Reading over the elements of that dream, I buzzed with excitement. I’m living most of that dream right now. Other elements, like the office and house I describe, exactly match what I recently wrote about the house I hope to find in Austin. The dream document said Seattle, but at this point Austin is a better choice. My daughter has built the free-lance writing business I foresaw, and she does have two young daughters. Nearly 25 years after writing that, we will live near each other.
So what?
Quite aside from any mystical, metaphysical “laws of attraction” aspects of goal-setting, these documents are jewels for lifewriters.
- They document with laser precision just what we hoped and dreamed for at various points in time.
- They provide a mirror for reflecting on subsequent events. If we were on target as I have been, we can follow the trail of events that led from then to now. If not, we can explore the insurmountable obstacles, how they affect us, and how they shaped our lives.
- They provide a focus for stories and memoir.
Sowing and reaping
It’s never too late to start harnessing the power and fascination of dreams. I can’t guarantee they’ll all come true, but I do guarantee you’ll have a fascinating experience as you consider the possibilities. Although it does work to lose them and find them years later, I suggest you start a journal for this specific purpose and keep track of it. That might be on paper, but a computer file serves well too. Just back it up and file it where you’ll be able to find it again.
Write now: write down a dream of life as you’d like it to be at some point in the future. Give your inner critic a sleeping pill and call in your muse to help you be creative. Be precise and specific about describing details that make it real. Include whimsical elements like that stream. Include emotions and feelings you expect to have. Don’t worry about editing or spelling. Just write it all down. It’s worked for me to file this stuff away and forget about it. Most gurus have you post it on your wall and keep it in sight to keep its power alive. Follow your instincts on this. Years from now, you’ll find it again and have something to remember, write about, and maybe share with your family and the world.
Image credit: Ruben Alexander
4 comments :
Yes, Karen, I agree. Wow! I goosebumps thinking about this. Magical? Mystical? Who knows? Who cares?
I, too, have a collection of abandoned journals. Periodically I have attempted to keep a journal, with no lasting success. Even so, it is enlightening to go back to some period of time and reread what I was thinking, worrying, and, yes, dreaming about.
wow.. really nice. Everyone has dreams and you described well. Interesting :)

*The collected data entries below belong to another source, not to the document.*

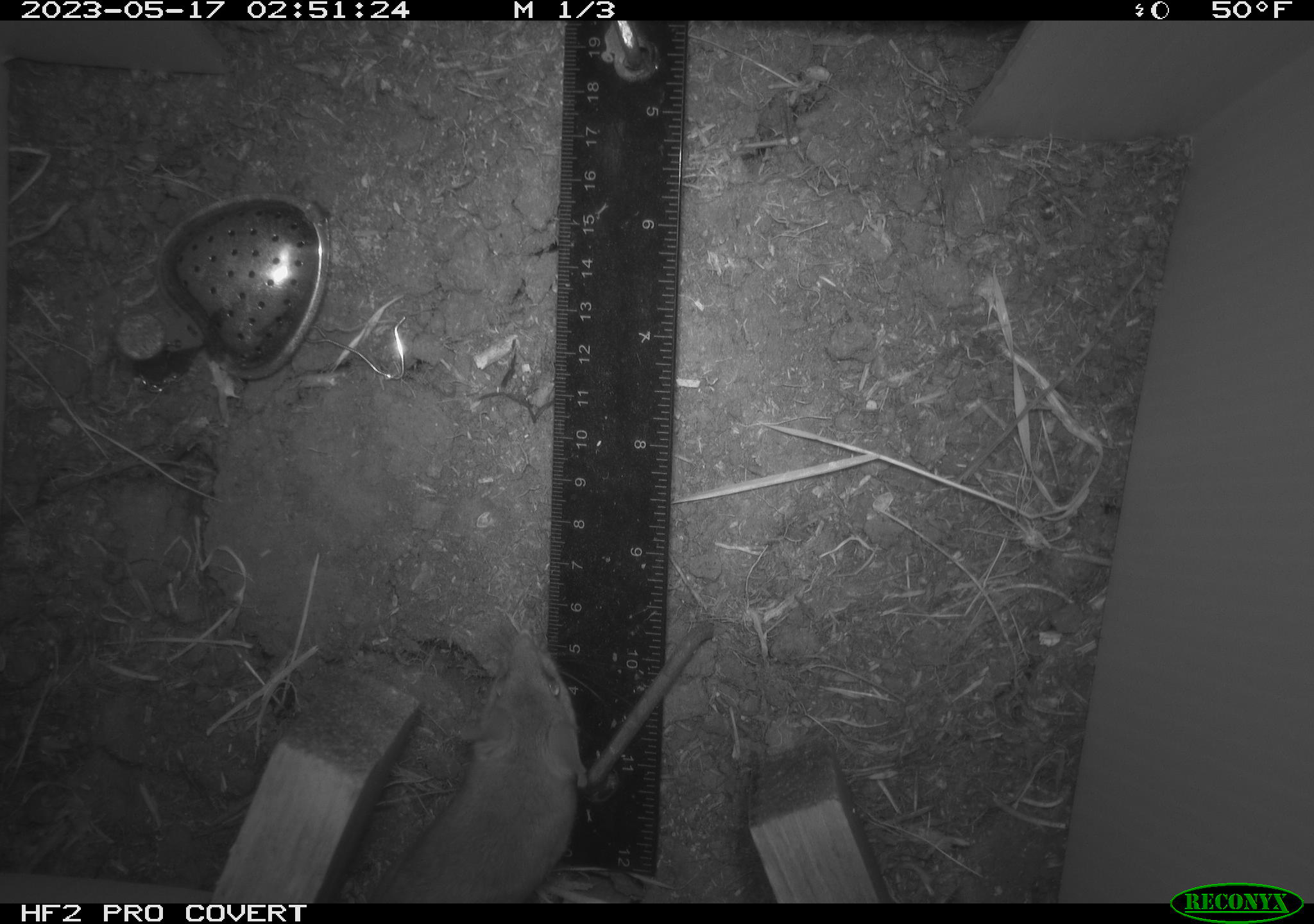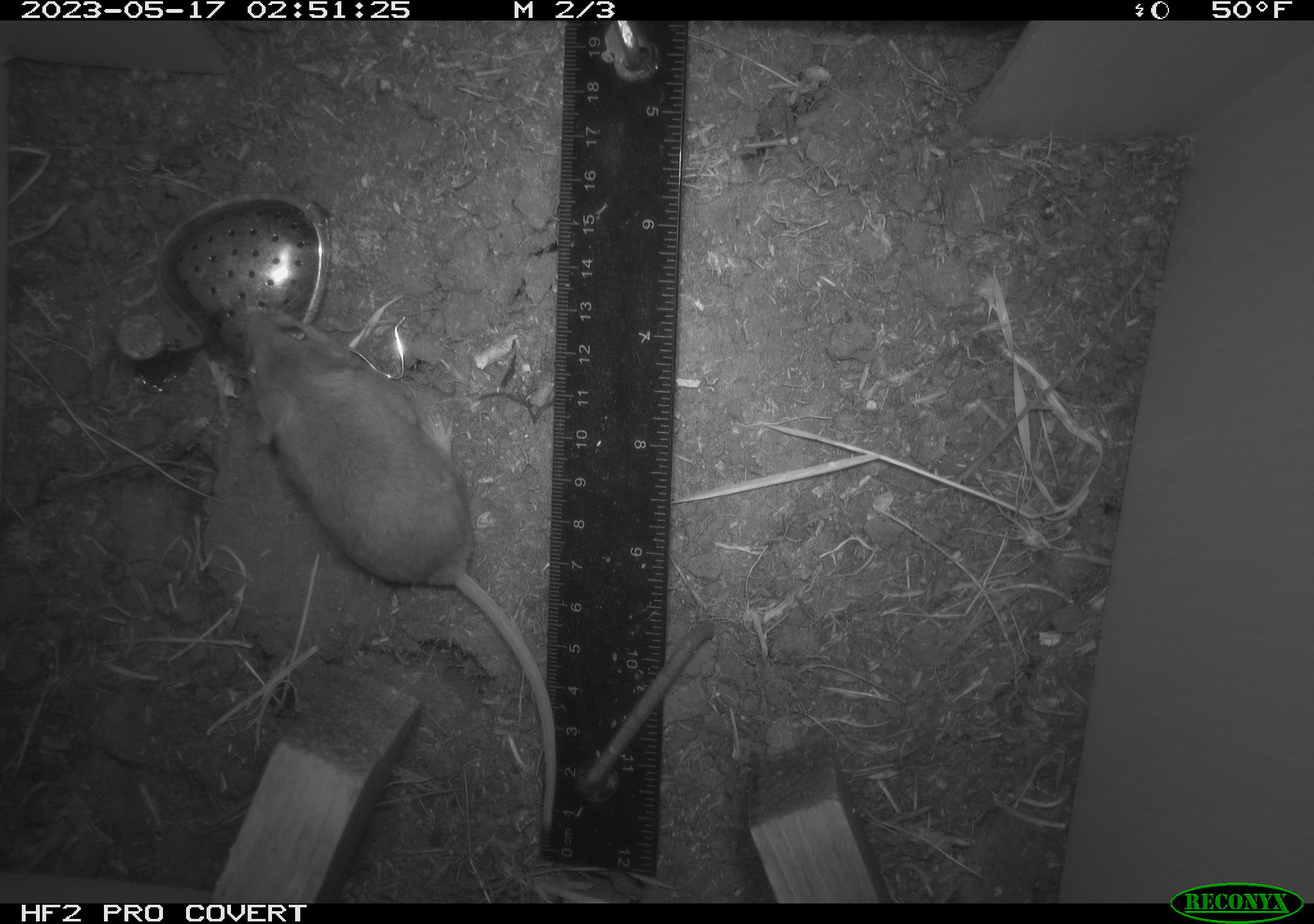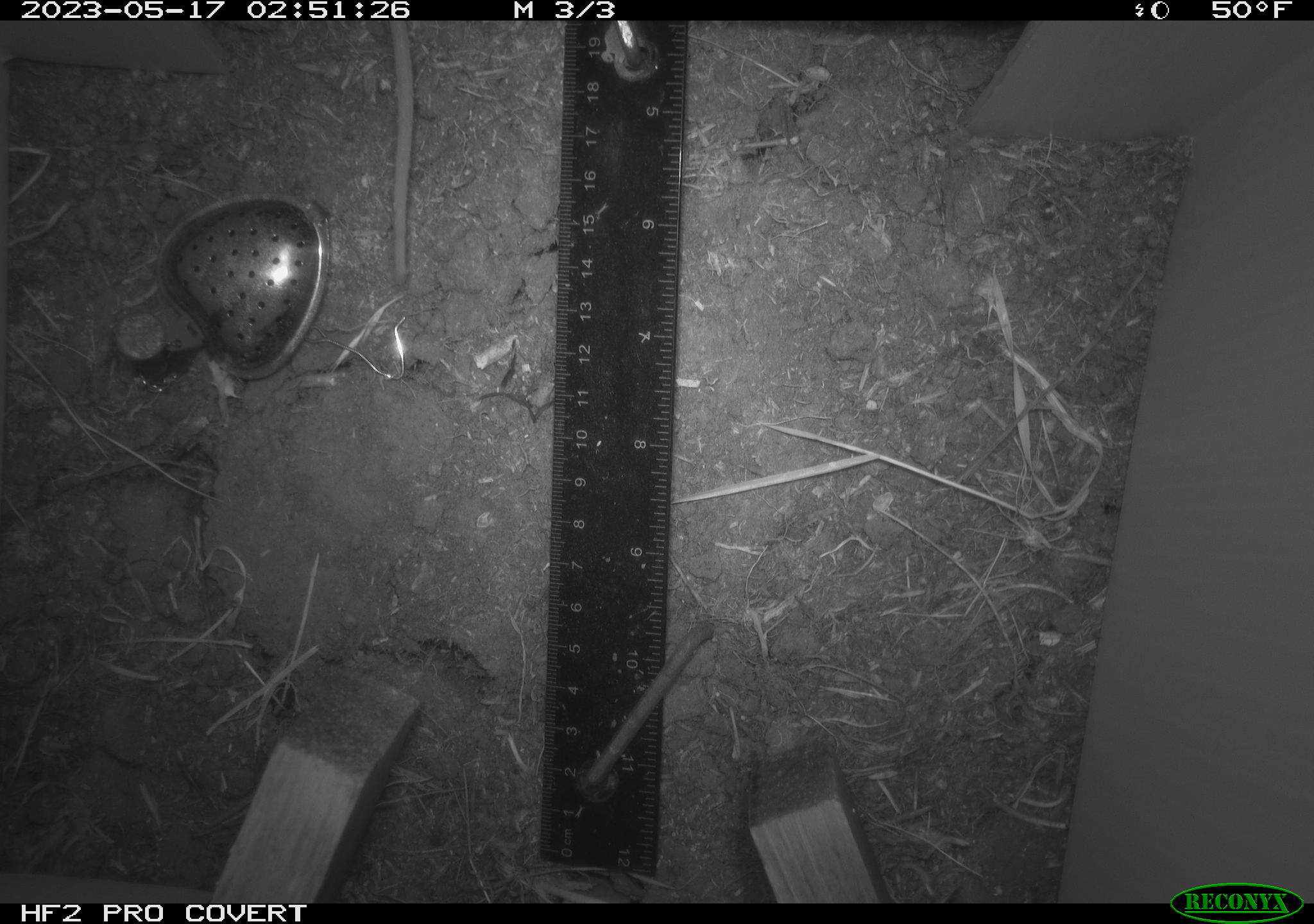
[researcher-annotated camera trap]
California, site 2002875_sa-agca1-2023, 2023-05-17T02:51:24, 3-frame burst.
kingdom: Animalia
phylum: Chordata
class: Mammalia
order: Rodentia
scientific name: Rodentia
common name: mouse species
Mouse species (Rodentia).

Ruth, IMO any journal entries we make create lasting success in small pieces. I've concluded there is no RIGHT way to journal, only what works for me, and for you. Just like writing. Even the craft of writing evolves. Techniques that dazzled a century ago seem stale, outdated today. Self-exploration is not a new concept, but tools for doing it evolve. I spent several years journaling daily. That served a purpose. I'm less structured now. Sometimes writing by hand works best, sometimes the keyboard suits my purpose. Mostly I "journal" via email.